Reputation: 2372
I am reading the documentation both for Google Cloud Dataproc and generally for Apache Spark and am unable to figure out how to manually set the number of partitions when using the Bigquery connector.
The HDD is created using newAPIHadoopRDD and my strong suspicion is that this can be set via the config file which is passed to this function. But I can't actually figure out what the possible values are for the config file. Neither the Spark documentation or the Google documentation seems to specify or link to the Hadoop job configuration file specification.

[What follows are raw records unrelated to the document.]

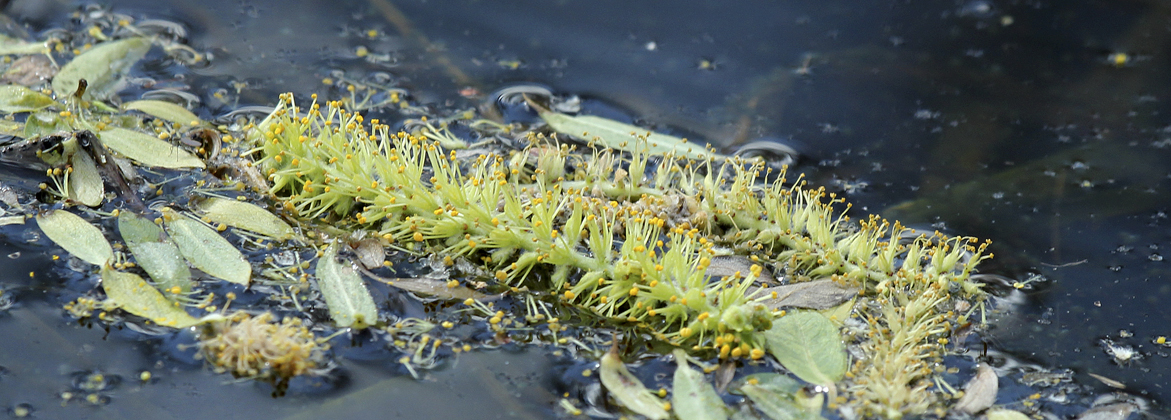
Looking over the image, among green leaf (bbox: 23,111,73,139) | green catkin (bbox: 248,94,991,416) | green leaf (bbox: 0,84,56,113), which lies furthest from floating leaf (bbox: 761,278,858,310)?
green leaf (bbox: 0,84,56,113)

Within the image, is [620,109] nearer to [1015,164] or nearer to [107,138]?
[1015,164]

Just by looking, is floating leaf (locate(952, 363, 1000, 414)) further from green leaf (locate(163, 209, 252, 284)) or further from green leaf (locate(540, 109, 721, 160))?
green leaf (locate(163, 209, 252, 284))

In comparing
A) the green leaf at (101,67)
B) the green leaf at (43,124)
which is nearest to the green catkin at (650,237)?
the green leaf at (43,124)

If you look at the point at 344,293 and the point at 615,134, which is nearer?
the point at 344,293

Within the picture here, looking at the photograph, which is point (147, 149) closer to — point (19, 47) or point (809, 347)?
point (19, 47)

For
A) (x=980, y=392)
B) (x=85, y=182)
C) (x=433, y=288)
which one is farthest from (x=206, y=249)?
(x=980, y=392)

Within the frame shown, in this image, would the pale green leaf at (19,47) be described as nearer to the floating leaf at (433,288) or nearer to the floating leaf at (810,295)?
the floating leaf at (433,288)
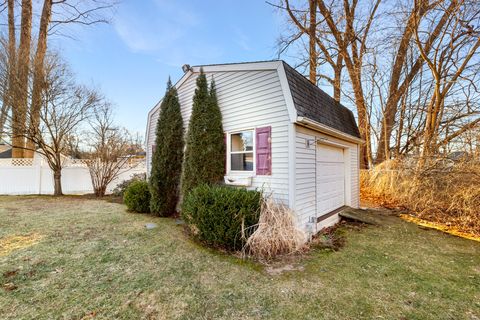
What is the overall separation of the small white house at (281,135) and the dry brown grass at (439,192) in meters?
2.73

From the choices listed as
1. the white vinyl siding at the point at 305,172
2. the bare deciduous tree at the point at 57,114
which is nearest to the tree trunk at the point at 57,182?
the bare deciduous tree at the point at 57,114

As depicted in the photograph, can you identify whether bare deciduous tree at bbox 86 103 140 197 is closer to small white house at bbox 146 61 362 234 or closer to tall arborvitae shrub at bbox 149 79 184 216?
tall arborvitae shrub at bbox 149 79 184 216

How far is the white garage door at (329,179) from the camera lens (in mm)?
5570

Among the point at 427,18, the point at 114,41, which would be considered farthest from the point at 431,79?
the point at 114,41

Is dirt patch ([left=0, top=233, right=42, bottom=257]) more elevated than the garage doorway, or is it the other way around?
the garage doorway

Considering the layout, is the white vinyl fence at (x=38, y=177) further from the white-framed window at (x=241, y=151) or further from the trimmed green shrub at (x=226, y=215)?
the trimmed green shrub at (x=226, y=215)

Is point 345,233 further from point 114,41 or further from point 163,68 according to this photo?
point 114,41

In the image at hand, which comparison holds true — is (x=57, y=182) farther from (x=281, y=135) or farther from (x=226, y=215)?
(x=281, y=135)

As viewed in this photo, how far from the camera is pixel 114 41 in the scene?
31.0 ft

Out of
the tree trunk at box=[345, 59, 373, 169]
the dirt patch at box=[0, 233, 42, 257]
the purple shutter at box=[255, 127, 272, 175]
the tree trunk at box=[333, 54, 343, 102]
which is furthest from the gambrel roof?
the tree trunk at box=[333, 54, 343, 102]

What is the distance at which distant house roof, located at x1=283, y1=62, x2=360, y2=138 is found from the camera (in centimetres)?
462

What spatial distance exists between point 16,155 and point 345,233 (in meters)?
14.9

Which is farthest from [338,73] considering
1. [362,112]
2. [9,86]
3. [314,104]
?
[9,86]

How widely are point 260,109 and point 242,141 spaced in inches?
36.8
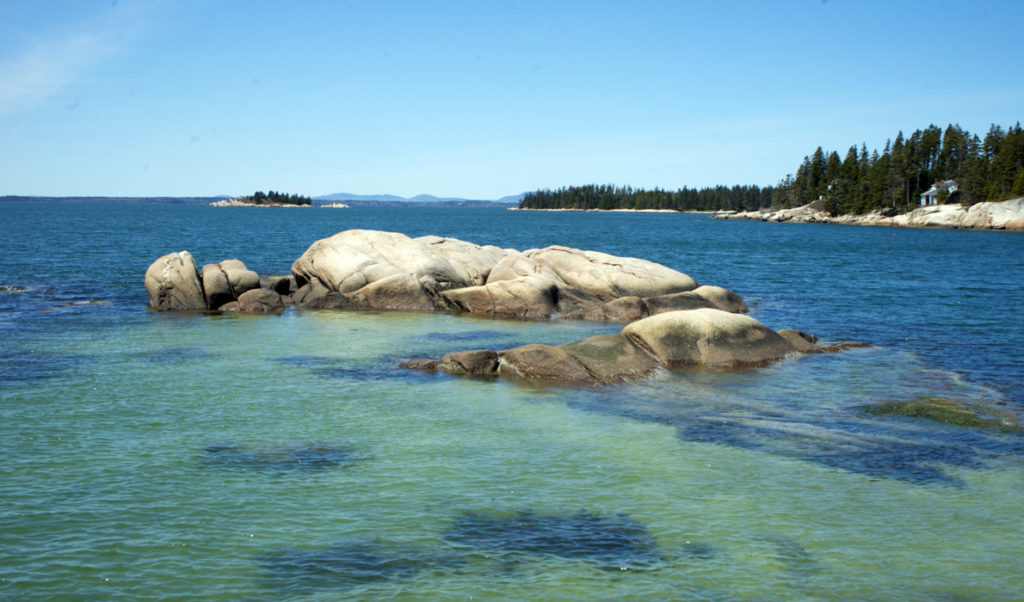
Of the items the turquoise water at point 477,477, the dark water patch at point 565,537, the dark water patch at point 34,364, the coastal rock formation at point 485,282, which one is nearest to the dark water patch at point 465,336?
the turquoise water at point 477,477

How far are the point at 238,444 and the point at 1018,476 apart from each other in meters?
11.6

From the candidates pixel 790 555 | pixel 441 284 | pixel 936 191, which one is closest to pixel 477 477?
pixel 790 555

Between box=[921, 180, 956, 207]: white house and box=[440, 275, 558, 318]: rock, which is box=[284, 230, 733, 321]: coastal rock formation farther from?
box=[921, 180, 956, 207]: white house

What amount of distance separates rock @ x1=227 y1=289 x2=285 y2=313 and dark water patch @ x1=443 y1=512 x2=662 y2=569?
19502 mm

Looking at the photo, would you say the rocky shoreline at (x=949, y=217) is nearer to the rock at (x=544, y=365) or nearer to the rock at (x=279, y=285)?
the rock at (x=279, y=285)

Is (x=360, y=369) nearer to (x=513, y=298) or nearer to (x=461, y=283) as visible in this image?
(x=513, y=298)

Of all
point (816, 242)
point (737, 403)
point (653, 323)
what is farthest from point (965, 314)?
point (816, 242)

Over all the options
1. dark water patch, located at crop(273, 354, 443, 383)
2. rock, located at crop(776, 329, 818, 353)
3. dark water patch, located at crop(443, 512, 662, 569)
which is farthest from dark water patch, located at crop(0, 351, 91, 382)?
rock, located at crop(776, 329, 818, 353)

Is there a way to set the partitions upon the creation of this RDD or do I just need to repartition it as the next step?
Upvotes: 0
Views: 386
Reputation: 68
you need to do repartition in your spark code, for example :
val REPARTITION_VALUE = 24
val rdd = sc.newAPIHadoopRDD(conf,classOf[GsonBigQueryInputFormat],classOf[LongWritable],classOf[JsonObject])
rdd.map(x => f(x))
.repartition(REPARTITION_VALUE)
.groupBy(_.1)
.map(tup2 => f(tup2._1,tup2._2.toSeq))
.repartition(REPARTITION_VALUE)
And so on ...
when you work with rdd you will need to handle the partition
Solution : the best solution is to work with the Dataset or DataFram
Upvotes: 2